なぜスコープ (Scope) を使用するのか?
- 細かいアクセス制御: スコープにより、アプリケーションは特定のアクションを実行するために必要な権限のみを要求でき、不正なアクセスのリスクを減少させます。
- ユーザー同意: スコープは、アプリケーションがどのようなデータにアクセスし、なぜそれが必要かをユーザーに理解させます。
- セキュリティ: スコープは、アプリケーションがアクセス権を超えないようにし、ユーザーのデータのセキュリティを向上させます。
スコープ (Scope) はどのように機能するか?
アプリケーションが OAuth 2.0 / OIDC 認可プロセスを開始するとき、認可リクエストにスコープのリストを含めます。その後、認可サーバーはユーザーに要求されたスコープを一覧表示した同意画面を提示します。ユーザーは各スコープへのアクセスを許可または拒否することを選択できます。このプロセスは、通常、ユーザーのリソースへのアクセスが必要なサードパーティアプリケーションの場合に使用されます。
別の方法として、アプリケーションが認可サーバーから信頼されている場合、ユーザーが同意を求められないこともあり、自動同意が行われ、要求されたすべてのスコープが許可されます。
スコープ (Scope) の定義
スコープは通常、API プロバイダーによって定義されます。それらは次のようになります:
- 標準スコープ: OAuth 2.0 仕様によって定義された、さまざまなアプリケーションやサービスで共有される一般的に使用されるスコープ。例:
openid
,profile
,email
。 - カスタムスコープ: アプリケーションまたはサービスに固有で、その独自の要件に合わせたもの。例:
read:orders
,write:comments
。
OIDC とアイデンティティ管理においてスコープ (Scope) はどこで使用されるか?

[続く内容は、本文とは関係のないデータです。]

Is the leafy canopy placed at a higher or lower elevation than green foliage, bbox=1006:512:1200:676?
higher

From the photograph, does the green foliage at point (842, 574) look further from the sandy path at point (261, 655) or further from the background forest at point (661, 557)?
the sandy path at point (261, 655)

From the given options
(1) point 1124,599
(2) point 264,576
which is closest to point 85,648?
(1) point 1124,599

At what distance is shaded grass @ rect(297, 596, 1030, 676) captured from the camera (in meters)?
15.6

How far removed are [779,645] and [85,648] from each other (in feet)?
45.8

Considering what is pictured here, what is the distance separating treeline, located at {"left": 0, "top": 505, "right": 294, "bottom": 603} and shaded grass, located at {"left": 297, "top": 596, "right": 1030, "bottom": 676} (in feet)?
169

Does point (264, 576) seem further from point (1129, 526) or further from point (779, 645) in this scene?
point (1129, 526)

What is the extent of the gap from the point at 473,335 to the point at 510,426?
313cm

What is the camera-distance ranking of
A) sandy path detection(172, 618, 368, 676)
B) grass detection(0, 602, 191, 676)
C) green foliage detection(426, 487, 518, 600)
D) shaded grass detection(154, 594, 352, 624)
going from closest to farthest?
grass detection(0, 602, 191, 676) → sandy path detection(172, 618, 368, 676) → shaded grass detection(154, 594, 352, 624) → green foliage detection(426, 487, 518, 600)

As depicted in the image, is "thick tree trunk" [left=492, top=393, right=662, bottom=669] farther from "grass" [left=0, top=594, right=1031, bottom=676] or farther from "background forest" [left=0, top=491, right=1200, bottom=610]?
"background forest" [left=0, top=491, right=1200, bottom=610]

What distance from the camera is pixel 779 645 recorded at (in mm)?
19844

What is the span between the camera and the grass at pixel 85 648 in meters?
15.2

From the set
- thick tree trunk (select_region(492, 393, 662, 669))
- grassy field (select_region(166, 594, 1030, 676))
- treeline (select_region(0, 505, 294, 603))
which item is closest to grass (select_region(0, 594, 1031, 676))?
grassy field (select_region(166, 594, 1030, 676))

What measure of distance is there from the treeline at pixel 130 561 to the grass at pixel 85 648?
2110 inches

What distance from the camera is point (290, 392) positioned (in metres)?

スコープは、OIDC のさまざまな側面で使用されますが、次に限定されません:
- 認証 (Authentication): スコープは、認証プロセス中に特定のユーザー情報を要求するために使用できます。例:
profile
,email
。 - 認可 (Authorization): スコープは、特定のリソースへのアクセスや特定のアクションを実行するために使用できます。例:
read:orders
,write:comments
。 - 同意: スコープは、アプリケーションが要求する権限をユーザーに知らせるために同意画面に表示されます。
- トークン発行: スコープは、アプリケーションに許可された権限を示すためにトークン応答に含まれます。

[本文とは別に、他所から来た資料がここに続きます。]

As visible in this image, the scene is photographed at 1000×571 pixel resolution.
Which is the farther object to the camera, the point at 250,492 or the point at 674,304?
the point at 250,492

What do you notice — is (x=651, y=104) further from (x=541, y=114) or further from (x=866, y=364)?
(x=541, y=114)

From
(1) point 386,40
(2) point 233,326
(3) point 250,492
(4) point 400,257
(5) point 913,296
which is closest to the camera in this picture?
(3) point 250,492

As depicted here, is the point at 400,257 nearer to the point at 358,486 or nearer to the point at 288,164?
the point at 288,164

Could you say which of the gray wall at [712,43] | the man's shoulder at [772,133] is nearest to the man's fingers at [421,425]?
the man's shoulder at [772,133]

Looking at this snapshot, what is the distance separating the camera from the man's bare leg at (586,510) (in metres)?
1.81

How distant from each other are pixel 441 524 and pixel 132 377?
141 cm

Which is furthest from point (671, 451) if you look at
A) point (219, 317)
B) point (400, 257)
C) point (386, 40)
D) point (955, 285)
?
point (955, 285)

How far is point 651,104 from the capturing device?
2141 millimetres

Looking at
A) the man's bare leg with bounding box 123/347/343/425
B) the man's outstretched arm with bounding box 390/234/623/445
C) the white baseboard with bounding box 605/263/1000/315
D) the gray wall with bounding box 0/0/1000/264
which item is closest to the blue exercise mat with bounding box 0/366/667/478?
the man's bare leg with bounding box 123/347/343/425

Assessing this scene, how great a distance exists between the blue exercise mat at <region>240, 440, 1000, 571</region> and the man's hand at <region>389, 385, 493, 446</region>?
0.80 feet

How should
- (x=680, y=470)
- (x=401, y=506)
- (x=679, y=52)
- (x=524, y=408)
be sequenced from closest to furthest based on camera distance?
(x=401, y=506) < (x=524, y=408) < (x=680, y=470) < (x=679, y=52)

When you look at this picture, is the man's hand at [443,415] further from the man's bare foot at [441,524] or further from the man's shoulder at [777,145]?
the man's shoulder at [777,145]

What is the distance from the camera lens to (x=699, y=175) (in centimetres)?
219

- トークンの検証: スコープは、アプリケーションが保護されたリソースにアクセスするためにトークンを提示した際に、そのアクセス権を検証するために使用できます。
- リソースサーバー: スコープは、リソースサーバーがアプリケーションに許可された権限に基づいてアクセス制御ポリシーを実施するために使用されます。
- ユーザープロファイル: スコープは、基本的なクレームを超えるユーザープロファイル情報を要求するために使用できます。
ベストプラクティス
- 最小限のスコープを要求する: 常にアプリケーションが機能するために必要な最小限のスコープのみを要求してください。これにより、過剰な権限のリスクが最小化され、ユーザーの信頼が向上します。
- スコープの使用を説明する: 各スコープが必要な理由をユーザーに明確に説明してください。透明性はユーザーの同意を得る助けとなります。
- 可能な場合は標準スコープを使用する: 標準スコープを利用して、互換性を確保し、複雑さを減少させます。